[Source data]

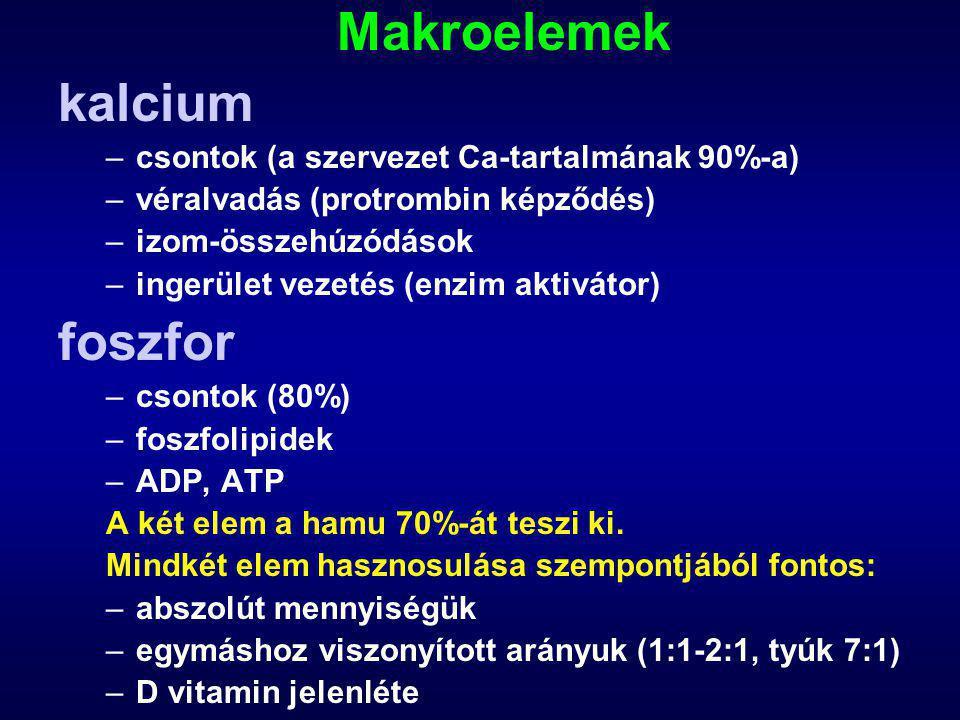 Makroelemek kalcium –csontok (a szervezet Ca-tartalmának 90%-a) –véralvadás (protrombin képződés) –izom-összehúzódások –ingerület vezetés (enzim aktivátor) foszfor –csontok (80%) –foszfolipidek –ADP, ATP A két elem a hamu 70%-át teszi ki.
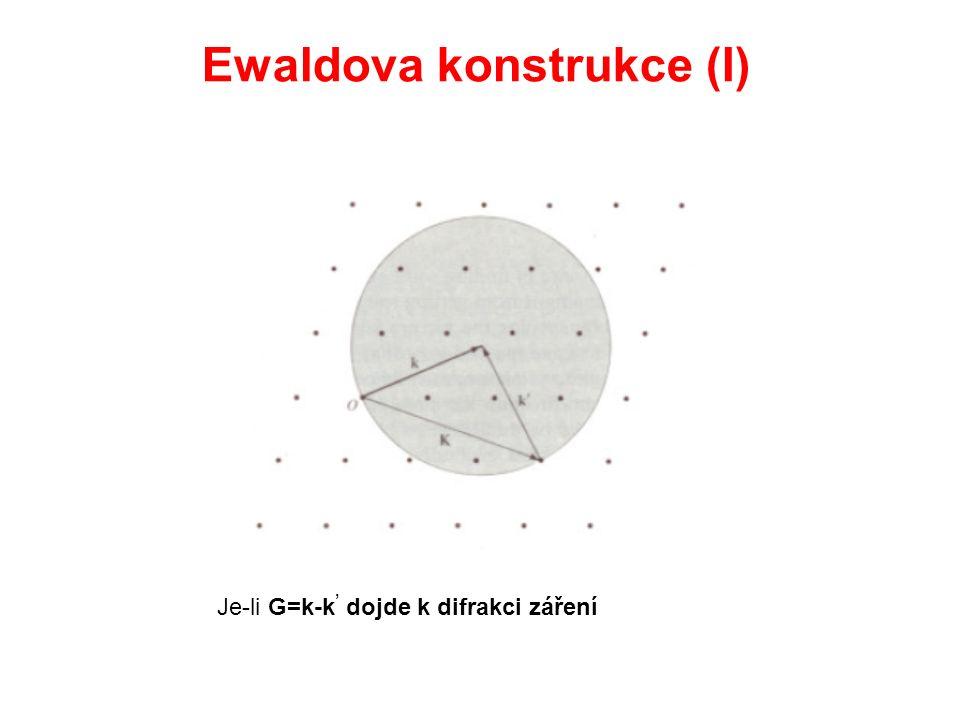 Ewaldova konstrukce (I) Je-li G=k-k, dojde k difrakci záření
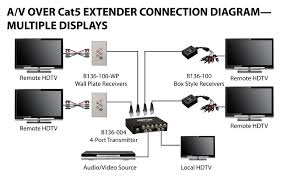 audio video cabling diagrams tripp lite a v over cat5 extender multiple displays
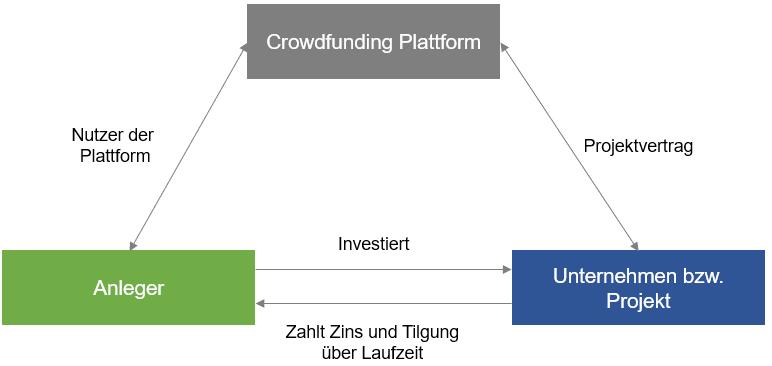 Funktionsweise einer Crowdfunding Plattform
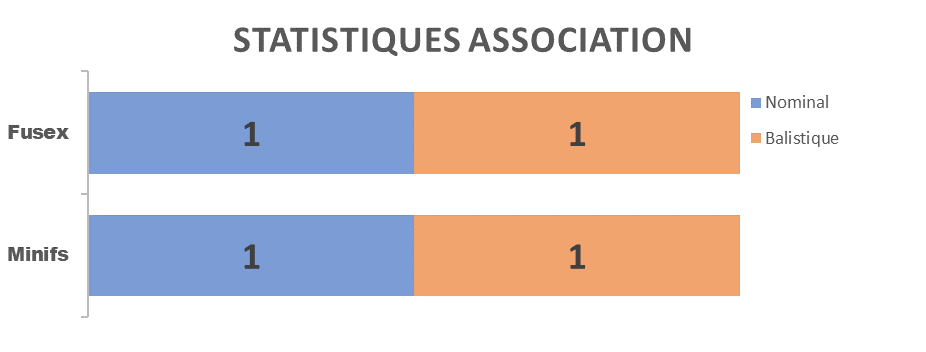 stats_2006_asso.png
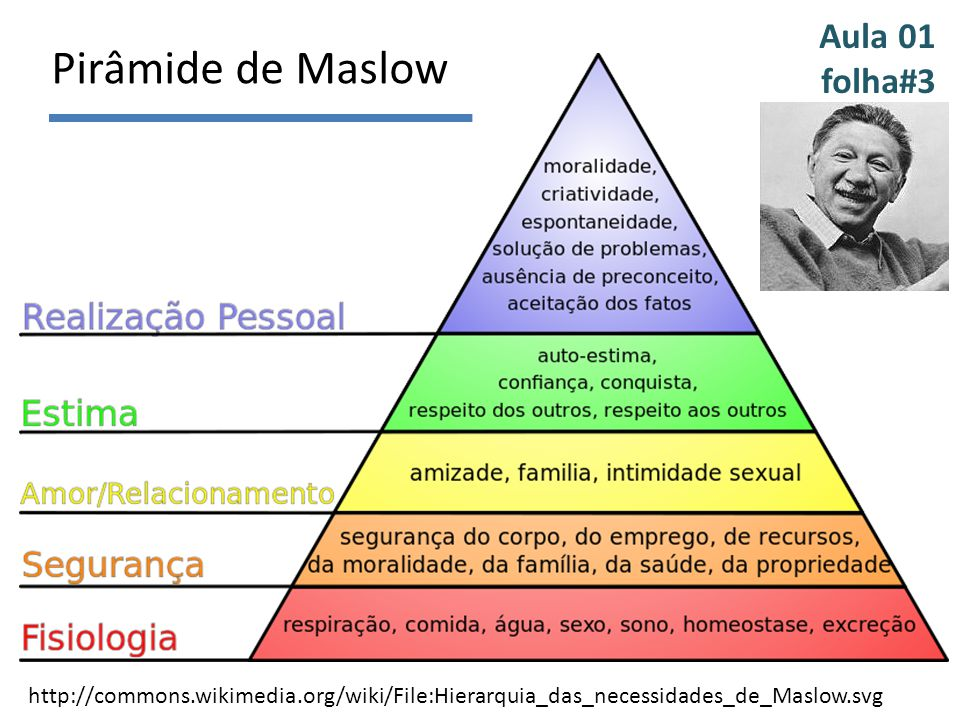 Pirâmide de Maslow http://commons.wikimedia.org/wiki/File:Hierarquia_das_necessidades_de_Maslow.svg Aula 01 folha#3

Exercise requirements:
Reproduce word for word the lines from the line with "audio video cabling" to the end of the entries above, both included, but leave the pictures out.

Result:
 audio video cabling diagrams tripp lite a v over cat5 extender multiple displays
 Funktionsweise einer Crowdfunding Plattform
 stats_2006_asso.png
 Pirâmide de Maslow http://commons.wikimedia.org/wiki/File:Hierarquia_das_necessidades_de_Maslow.svg Aula 01 folha#3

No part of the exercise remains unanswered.